Denis Huang, a journalist, said: “From the central government to the local level, the stranglehold on resources and the pull of interests held by conservative groups have never relaxed.
“Given the inequitable distribution of social resources, along with the future burden of growing national debt and public spending, the young have a sense of stifling helplessness.”
In the Global Competitiveness Index published by the World Economic Forum for 2014-2015, Taiwan ranked 14th, a drop of two places from a year earlier but ahead of Canada, Belgium and China, in 28th place. Hong Kong ranked seventh.
Over the past 10 years, gross domestic product has grown by an average of 3-4 per cent, but wages have fallen, if inflation is included.

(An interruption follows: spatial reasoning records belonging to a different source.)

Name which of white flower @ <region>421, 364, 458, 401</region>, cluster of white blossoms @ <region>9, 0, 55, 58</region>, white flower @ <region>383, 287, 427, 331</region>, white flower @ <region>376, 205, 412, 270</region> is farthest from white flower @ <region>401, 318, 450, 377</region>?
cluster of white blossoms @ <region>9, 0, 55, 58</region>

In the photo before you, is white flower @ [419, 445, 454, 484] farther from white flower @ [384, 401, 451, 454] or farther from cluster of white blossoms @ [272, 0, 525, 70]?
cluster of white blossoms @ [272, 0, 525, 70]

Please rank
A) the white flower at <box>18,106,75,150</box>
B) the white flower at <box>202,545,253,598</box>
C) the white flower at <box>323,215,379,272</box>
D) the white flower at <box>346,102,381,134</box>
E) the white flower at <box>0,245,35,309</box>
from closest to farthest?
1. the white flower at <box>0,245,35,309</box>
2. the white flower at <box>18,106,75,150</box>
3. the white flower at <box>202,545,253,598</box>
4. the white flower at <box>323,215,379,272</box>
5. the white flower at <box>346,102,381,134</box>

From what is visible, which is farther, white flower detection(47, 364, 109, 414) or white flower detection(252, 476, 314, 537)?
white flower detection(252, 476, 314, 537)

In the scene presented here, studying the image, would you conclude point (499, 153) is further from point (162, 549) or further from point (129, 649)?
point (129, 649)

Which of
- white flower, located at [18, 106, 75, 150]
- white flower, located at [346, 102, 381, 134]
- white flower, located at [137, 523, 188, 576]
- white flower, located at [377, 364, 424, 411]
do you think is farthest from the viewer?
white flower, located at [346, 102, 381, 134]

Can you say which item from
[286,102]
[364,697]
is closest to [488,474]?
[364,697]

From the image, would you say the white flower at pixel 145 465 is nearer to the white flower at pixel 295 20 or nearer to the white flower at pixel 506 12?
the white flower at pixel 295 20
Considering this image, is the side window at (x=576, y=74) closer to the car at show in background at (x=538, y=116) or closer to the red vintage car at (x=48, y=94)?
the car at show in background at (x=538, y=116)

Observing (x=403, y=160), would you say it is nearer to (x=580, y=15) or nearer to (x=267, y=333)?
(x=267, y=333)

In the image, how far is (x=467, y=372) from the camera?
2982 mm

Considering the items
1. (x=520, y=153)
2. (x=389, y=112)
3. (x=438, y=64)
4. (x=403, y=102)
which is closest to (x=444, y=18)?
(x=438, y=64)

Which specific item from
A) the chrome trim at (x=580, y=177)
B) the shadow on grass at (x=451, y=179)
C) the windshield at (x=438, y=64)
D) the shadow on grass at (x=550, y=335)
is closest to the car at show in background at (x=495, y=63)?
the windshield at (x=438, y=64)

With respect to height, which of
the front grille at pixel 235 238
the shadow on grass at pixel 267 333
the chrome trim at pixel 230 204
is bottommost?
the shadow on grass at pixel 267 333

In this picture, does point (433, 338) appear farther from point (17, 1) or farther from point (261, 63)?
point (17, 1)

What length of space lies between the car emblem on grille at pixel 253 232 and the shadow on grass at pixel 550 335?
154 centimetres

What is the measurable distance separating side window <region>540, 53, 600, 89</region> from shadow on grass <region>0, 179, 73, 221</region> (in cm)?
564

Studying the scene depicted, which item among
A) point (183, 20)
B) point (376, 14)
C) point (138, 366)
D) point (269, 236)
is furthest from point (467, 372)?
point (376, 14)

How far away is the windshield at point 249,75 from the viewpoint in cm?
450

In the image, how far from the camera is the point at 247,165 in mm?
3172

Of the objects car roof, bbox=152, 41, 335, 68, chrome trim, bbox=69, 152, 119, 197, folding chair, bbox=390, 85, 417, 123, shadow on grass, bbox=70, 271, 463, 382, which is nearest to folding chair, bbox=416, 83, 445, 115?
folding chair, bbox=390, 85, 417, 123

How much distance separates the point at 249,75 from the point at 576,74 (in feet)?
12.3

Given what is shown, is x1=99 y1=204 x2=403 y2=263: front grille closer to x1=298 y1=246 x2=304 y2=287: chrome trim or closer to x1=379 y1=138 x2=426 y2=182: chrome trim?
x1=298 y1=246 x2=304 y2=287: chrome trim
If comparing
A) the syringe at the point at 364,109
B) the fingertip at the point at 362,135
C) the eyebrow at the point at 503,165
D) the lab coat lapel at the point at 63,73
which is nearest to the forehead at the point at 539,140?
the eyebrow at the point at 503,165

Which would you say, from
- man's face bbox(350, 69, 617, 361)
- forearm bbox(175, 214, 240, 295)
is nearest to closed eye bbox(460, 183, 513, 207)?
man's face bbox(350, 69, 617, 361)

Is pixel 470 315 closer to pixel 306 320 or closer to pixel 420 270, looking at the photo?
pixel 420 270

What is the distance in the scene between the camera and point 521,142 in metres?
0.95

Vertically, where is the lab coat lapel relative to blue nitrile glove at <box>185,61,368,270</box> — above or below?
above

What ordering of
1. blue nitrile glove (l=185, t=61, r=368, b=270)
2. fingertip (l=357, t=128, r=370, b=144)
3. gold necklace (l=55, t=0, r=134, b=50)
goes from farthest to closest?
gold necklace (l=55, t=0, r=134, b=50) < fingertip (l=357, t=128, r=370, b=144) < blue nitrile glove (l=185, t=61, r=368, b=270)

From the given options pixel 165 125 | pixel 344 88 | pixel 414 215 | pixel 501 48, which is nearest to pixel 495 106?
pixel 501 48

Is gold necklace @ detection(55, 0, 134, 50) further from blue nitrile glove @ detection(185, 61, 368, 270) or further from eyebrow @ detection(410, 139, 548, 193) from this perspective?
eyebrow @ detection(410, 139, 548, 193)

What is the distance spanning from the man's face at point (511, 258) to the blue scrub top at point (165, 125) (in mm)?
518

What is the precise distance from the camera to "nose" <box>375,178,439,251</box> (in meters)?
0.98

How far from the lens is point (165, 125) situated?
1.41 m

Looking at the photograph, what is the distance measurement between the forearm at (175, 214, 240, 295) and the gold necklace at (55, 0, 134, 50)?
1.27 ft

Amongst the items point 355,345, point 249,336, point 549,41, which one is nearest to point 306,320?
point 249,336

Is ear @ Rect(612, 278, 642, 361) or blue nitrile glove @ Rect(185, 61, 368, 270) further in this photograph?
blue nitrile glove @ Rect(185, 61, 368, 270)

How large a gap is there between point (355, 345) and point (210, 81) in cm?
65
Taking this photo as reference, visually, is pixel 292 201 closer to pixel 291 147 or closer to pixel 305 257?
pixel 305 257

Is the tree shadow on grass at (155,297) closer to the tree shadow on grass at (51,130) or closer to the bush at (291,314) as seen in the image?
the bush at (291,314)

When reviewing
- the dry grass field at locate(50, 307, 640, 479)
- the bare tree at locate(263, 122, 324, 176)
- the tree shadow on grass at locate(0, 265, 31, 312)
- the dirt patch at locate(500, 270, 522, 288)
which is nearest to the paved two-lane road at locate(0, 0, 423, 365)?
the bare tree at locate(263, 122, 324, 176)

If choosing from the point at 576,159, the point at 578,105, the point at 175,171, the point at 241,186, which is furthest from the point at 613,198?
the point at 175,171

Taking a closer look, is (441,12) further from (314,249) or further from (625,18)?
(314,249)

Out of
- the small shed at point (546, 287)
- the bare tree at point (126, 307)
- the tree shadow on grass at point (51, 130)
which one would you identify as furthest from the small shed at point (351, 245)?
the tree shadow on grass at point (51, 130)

This means that the wealth Taiwan has created has flowed not into the pockets of office and factory workers but large companies and owners of shares and property.
Since the mid-1980s, Taiwan’s firms have moved a large proportion of their industrial capacity to the mainland and Southeast Asia, removing a large segment of managerial and well-paying jobs.
Taiwan is competing in a global economy in which the barriers between the movement of people, goods and capital are coming down. It is competing for foreign investment against all its neighbours.
Ho Chih-chin, a former finance minister, said global wealth was concentrated in the hands of rentiers. The only way to redistribute wealth is through the tax system, he said.
But, as western countries engaged in tax reform and increased taxes on capital gains, Taiwan moved in the opposite direction.
“When the potential profit, risk and tax burden associated with speculating in real estate and stocks are far more advantageous than investing in new businesses or R&D, why bother to invest in industrial upgrading and in the younger generation?” Ho said.
The KMT’s defeat at the weekend was its worst in Taiwan since 1949.
This may force President Ma Ying-jeou to listen to the voices of the young.